Problèmes à résoudre —
#1 Recopiez le passage de l'article sur le contrôle des prix, de « Patrick Hubert » à « de l’industrie chinoise. ».
#2 Poursuivez l'article sur le contrôle des prix après sa dernière phrase.

Extrait du document —
================================

Vers le retour du contrôle des prix ?

Publié le 19 octobre 2018 à 14h59

Patrick Hubert

Les lecteurs les plus âgés se souviennent de l’époque où des fonctionnaires du ministère des Finances fixaient le prix de la baguette (et de tout ce qui se vendait). C’est ainsi que la France luttait contre l’inflation, sans grand succès car lesdits fonctionnaires ne savaient pas bien sur quoi fonder leurs décisions. Une ordonnance du 1er décembre 1986 relative à la liberté des prix a mis fin à ce régime. Elle reposait sur une idée simple : faire régner la concurrence (en créant une autorité dotée de forts pouvoirs de sanction) empêcherait les prix de monter ; dès lors, ils pouvaient devenir libres. Et cela a marché, même si certains attribuent plutôt la fin de l’inflation aux banques centrales plus restrictives ou aux bas coûts de l’industrie chinoise.

================================

Entrées de données collectées —
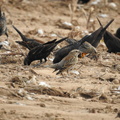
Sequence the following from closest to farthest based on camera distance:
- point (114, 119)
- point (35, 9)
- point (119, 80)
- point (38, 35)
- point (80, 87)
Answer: point (114, 119) → point (80, 87) → point (119, 80) → point (38, 35) → point (35, 9)

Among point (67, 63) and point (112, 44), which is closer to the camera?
point (67, 63)

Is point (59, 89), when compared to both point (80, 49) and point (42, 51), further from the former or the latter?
point (42, 51)

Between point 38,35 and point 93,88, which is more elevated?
point 93,88

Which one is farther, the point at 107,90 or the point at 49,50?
the point at 49,50

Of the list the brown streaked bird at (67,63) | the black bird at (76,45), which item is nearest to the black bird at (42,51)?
the black bird at (76,45)

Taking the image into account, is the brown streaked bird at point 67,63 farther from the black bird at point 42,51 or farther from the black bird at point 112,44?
the black bird at point 112,44

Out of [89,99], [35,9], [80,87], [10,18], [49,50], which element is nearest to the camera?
[89,99]

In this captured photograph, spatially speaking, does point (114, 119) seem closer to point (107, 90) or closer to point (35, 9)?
point (107, 90)

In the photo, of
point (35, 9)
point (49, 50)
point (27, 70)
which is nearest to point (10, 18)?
point (35, 9)

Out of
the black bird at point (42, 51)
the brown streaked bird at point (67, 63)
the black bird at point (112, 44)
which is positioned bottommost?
the black bird at point (112, 44)

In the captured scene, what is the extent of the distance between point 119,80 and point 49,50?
2.15 m

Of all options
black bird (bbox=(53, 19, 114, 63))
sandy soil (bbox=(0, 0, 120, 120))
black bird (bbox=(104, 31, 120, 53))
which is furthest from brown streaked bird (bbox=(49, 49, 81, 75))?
black bird (bbox=(104, 31, 120, 53))

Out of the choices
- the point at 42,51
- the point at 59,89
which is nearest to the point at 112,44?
the point at 42,51

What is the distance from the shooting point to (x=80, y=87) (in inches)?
314
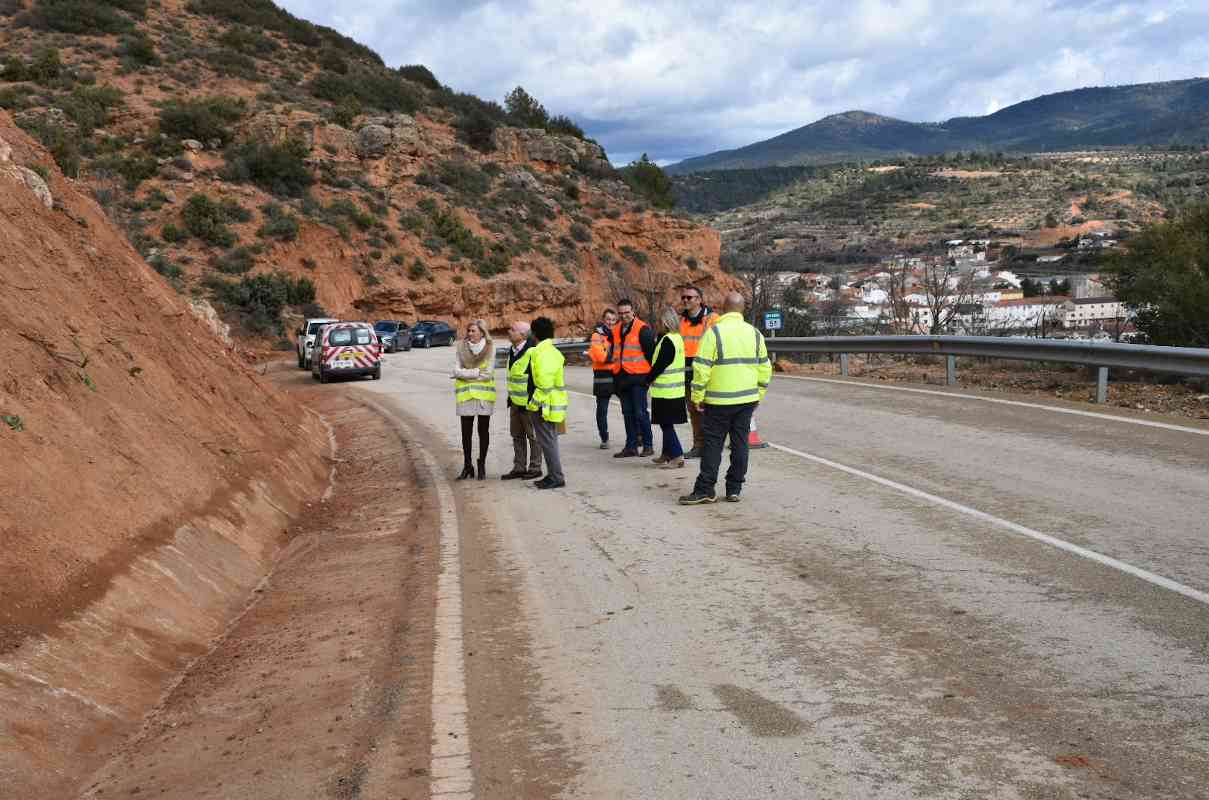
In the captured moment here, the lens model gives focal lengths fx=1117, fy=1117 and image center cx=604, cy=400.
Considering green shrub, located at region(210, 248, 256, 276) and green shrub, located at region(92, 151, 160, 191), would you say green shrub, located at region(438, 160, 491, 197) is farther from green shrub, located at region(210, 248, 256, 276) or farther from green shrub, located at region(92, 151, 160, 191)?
green shrub, located at region(210, 248, 256, 276)

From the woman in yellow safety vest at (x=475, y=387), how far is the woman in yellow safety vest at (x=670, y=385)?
1.77 metres

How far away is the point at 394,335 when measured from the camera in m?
46.5

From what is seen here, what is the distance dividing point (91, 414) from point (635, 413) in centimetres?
606

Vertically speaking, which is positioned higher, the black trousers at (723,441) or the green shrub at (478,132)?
the green shrub at (478,132)

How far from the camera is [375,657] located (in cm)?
589

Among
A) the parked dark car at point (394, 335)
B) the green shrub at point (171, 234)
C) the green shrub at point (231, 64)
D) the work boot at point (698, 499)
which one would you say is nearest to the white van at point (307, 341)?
the parked dark car at point (394, 335)

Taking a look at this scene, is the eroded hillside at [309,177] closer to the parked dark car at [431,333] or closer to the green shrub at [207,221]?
the green shrub at [207,221]

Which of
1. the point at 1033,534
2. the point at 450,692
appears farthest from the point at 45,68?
the point at 450,692

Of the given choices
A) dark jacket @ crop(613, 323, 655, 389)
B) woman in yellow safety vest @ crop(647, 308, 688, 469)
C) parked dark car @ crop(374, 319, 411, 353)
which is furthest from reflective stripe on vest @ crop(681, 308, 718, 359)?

================================

Réponses aux tâches —
#1
Patrick Hubert

Les lecteurs les plus âgés se souviennent de l’époque où des fonctionnaires du ministère des Finances fixaient le prix de la baguette (et de tout ce qui se vendait). C’est ainsi que la France luttait contre l’inflation, sans grand succès car lesdits fonctionnaires ne savaient pas bien sur quoi fonder leurs décisions. Une ordonnance du 1er décembre 1986 relative à la liberté des prix a mis fin à ce régime. Elle reposait sur une idée simple : faire régner la concurrence (en créant une autorité dotée de forts pouvoirs de sanction) empêcherait les prix de monter ; dès lors, ils pouvaient devenir libres. Et cela a marché, même si certains attribuent plutôt la fin de l’inflation aux banques centrales plus restrictives ou aux bas coûts de l’industrie chinoise.

#2
Il est dès lors étonnant que, le 20 septembre dernier, par une décision passée inaperçue, l’Autorité de la concurrence se soit mise elle-même à contrôler les prix. Elle a en effet considéré qu’une société qui gérait des déchets liés aux activités de soins à risque infectieux en Corse avait trop augmenté ses tarifs, et lui a infligé une amende. L’Autorité, ou la Commission européenne sa grande sœur, peut-elle donc juger quel est le juste prix et punir les entreprises qui ne le pratiqueraient pas ? Comme les prix déterminent les revenus qui déterminent les profits, cette révolution peut inquiéter.

En fait, la décision s’explique par la position de marché de la société sanctionnée : elle n’avait pas de rivaux et, sans concurrence, ses prix n’étaient soumis à aucune contrainte. L’Autorité en a déduit que trop les augmenter constituait un abus. Le champ de cette innovation est donc limité mais ce n’est pas si rassurant.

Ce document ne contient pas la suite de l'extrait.